● **DATASET SECTION**
.....
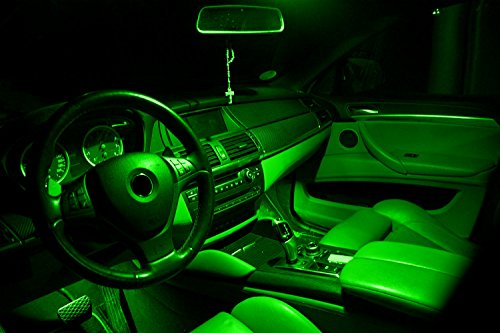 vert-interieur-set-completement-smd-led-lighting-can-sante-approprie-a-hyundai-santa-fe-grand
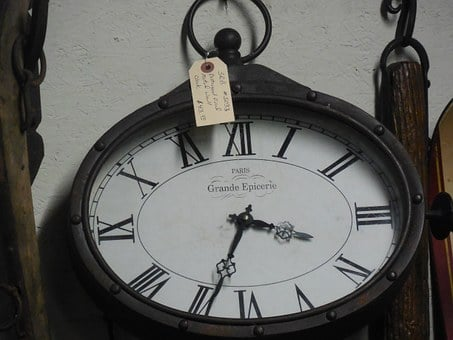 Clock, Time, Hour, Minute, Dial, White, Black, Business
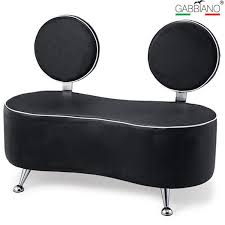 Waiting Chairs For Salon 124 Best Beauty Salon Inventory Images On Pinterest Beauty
.....
● **TASK TO CARRY OUT**
From the line containing "Clock, Time, Hour, Minute, Dial, White, Black, Business" to the last line of the listing above, transcribe each line exactly, skipping the pictures.

● **EXERCISE OUTPUT**
 Clock, Time, Hour, Minute, Dial, White, Black, Business
 Waiting Chairs For Salon 124 Best Beauty Salon Inventory Images On Pinterest Beauty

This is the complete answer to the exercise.